Cash Is Still King In Saudi Arabia, Despite Fintech Growth

Financial technology players must get creative to win customers in Saudi Arabia.

STC Pay, a digital wallet app launched in October by the biggest Saudi telecommunications company, is something of a cross between Venmo and Apple Pay, allowing people to send money to other users and pay restaurants and stores digitally.

Saudis can also create shared digital wallets for special purposes, such as a feature for their kids or one for domestic workers - including a wallet for the family driver that can only be used at gas stations.
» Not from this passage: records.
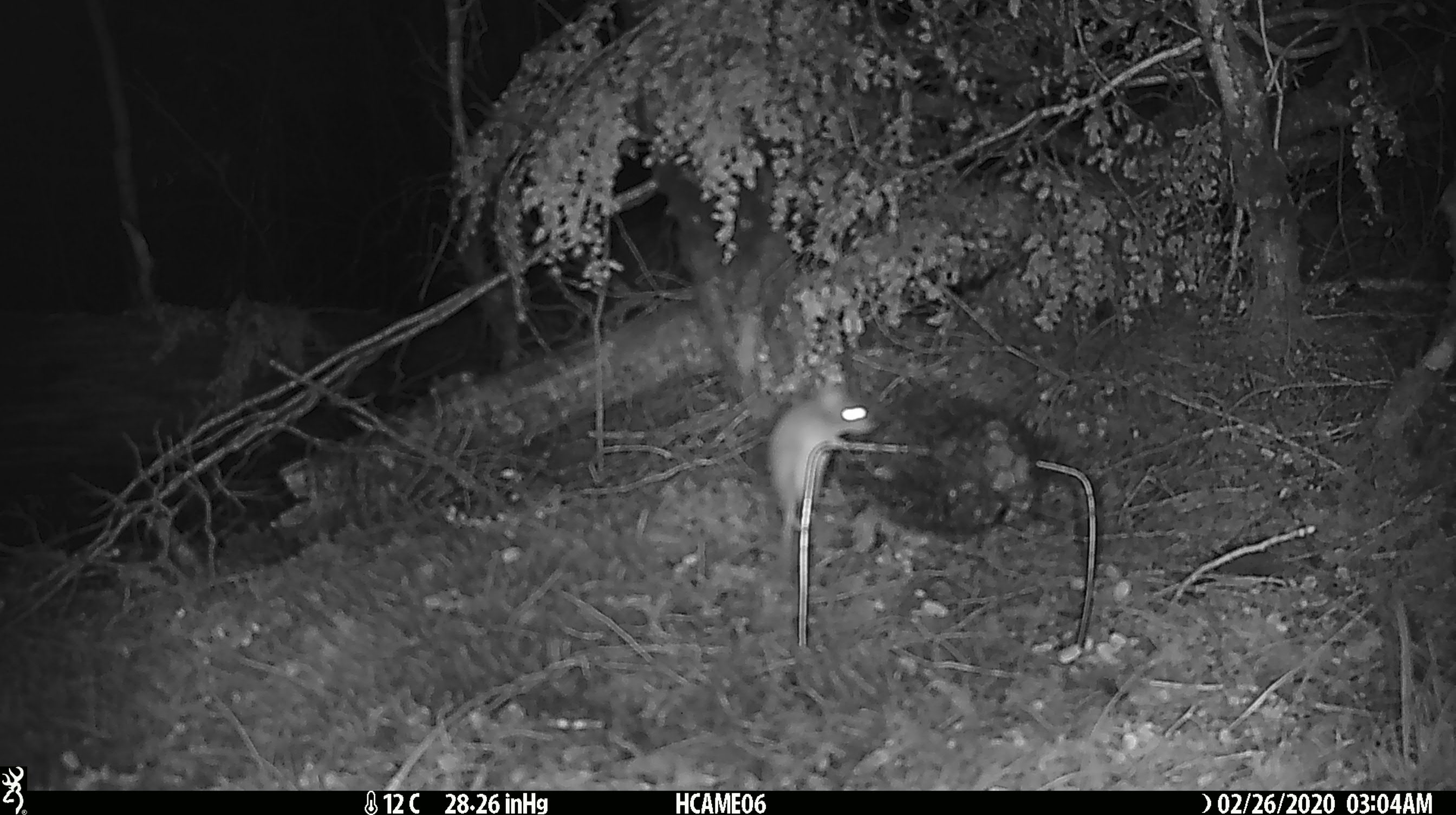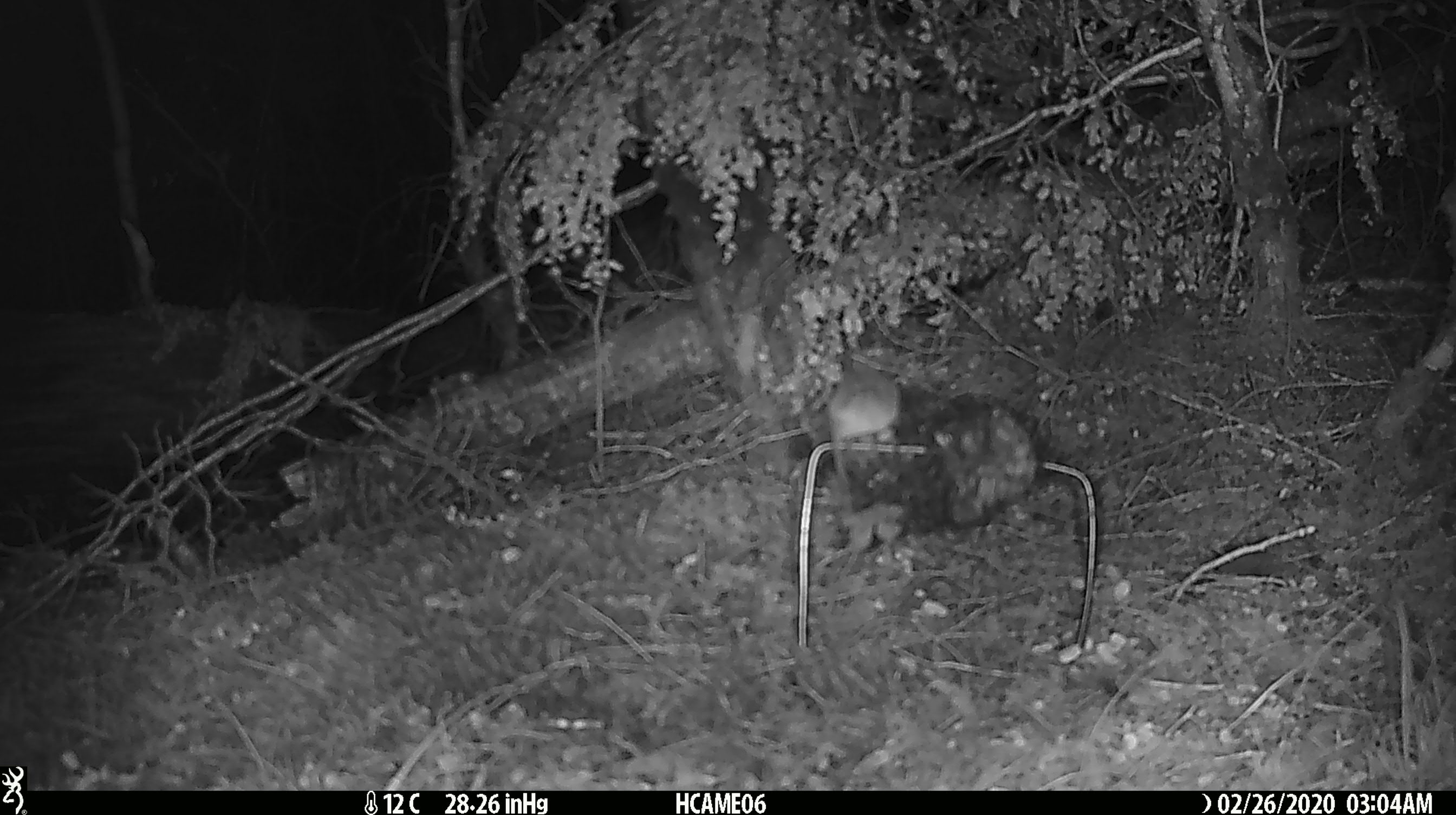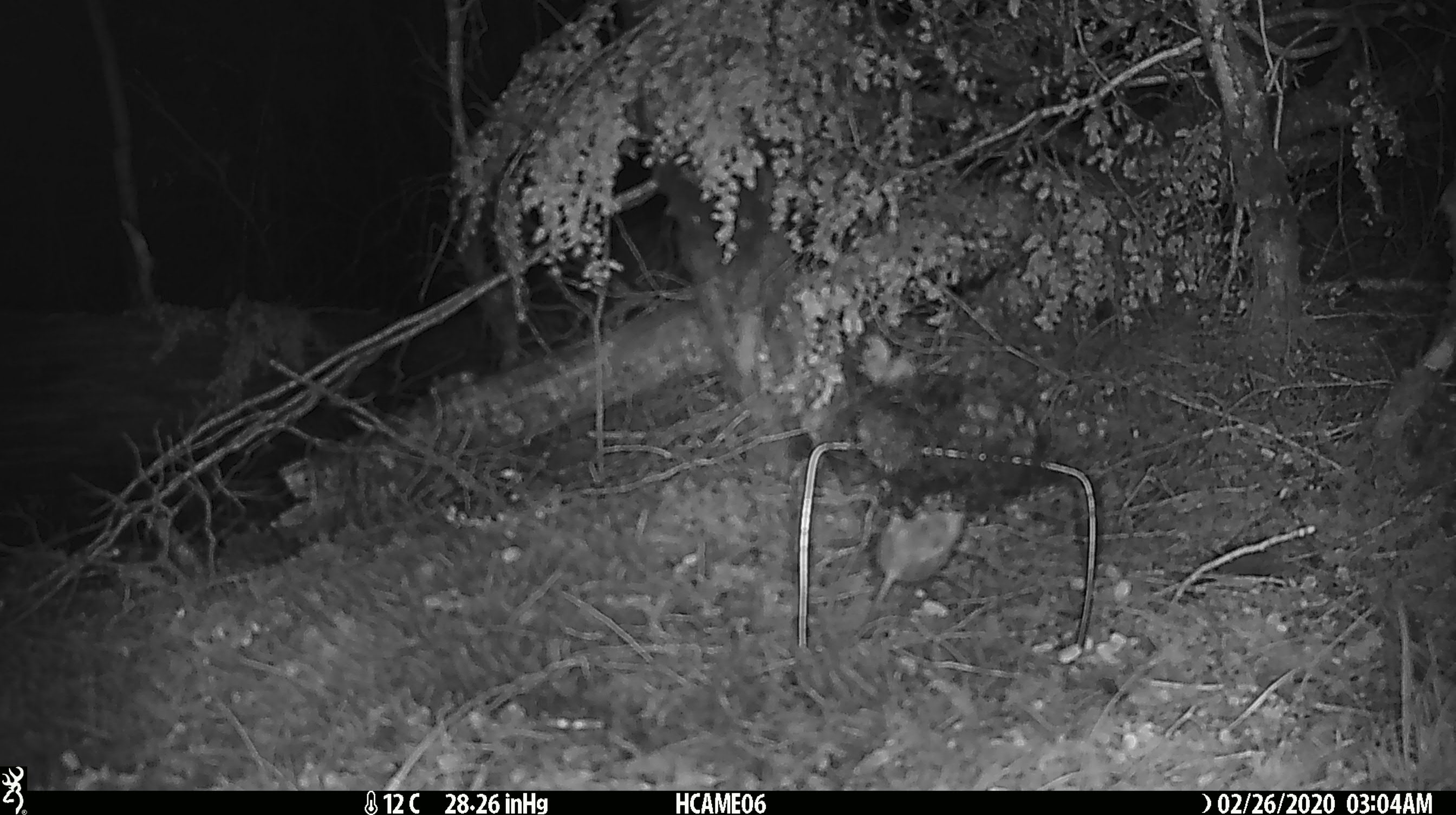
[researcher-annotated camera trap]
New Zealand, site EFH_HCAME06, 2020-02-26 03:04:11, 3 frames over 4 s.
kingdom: Animalia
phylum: Chordata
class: Mammalia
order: Rodentia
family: Muridae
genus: Mus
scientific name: Mus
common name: mouse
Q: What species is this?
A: Mouse (Mus).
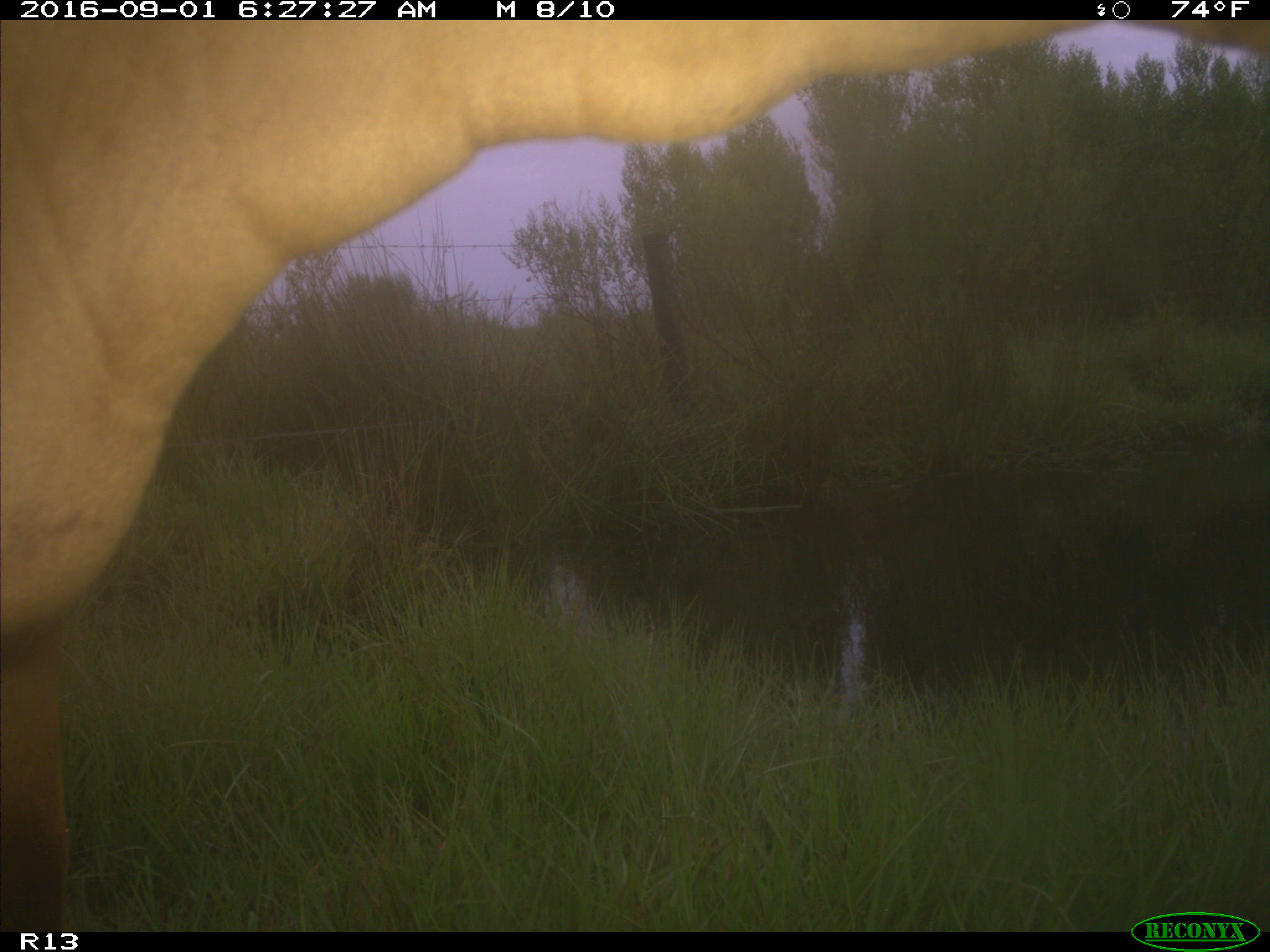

Non-cash transactions accounted for less than a fifth in Saudi Arabia in 2016, meaning the country has some catching up to do just to reach the ratio of 28 percent by next year, one of the goals under Crown Prince Mohammed bin Salman’s economic transformation plan.

The government’s Financial Sector Development Programme, part of the prince’s “Vision 2030,” calls for “additional incentives to foster use of cashless payment solutions.”

“Still we see that cash is king,” Ahmed Alenazi, vice president of business at STC Pay, said at a conference in Riyadh.

Private drivers are popular among wealthy families, and even many middle class Saudi women continue to rely on chauffeurs nearly a year after the kingdom’s ban on female driving was lifted. STC Pay plays on such market quirks partly because convincing Saudis to pay electronically isn’t easy.

Customer needs

“It’s all about tailoring services to the need of the consumer,” said STC Pay strategy manager Abdulrahman Daghache, swiping and tapping on an over-sized screen as he explained the app to visitors at the conference on Sunday.

STC Pay has 200,000 customers so far in a country of more than 30 million people. The company wants to reach people without bank accounts too - Saudi Arabia’s foreign domestic and blue collar workers are often “unbanked” - and recently introduced an international money transfer feature to make it easier to send remittances, Daghache said.

It will compete with other local digital wallet apps such as HalalaH as well as international players like Apple Pay, which launched in the kingdom a few days ago, as they all try to convince Saudis to go cashless.

“From an infrastructure point of view - from central bank capabilities - we have everything we need,” said Mishari Alassailan, a senior adviser at Fintech Saudi. “But what we lack today in our market is the end service, or the consumer engagement.”

In other words, people don’t use it.

Getting Saudis to embrace such apps “will depend on the marketing department, not the technology people,” Alassailan said.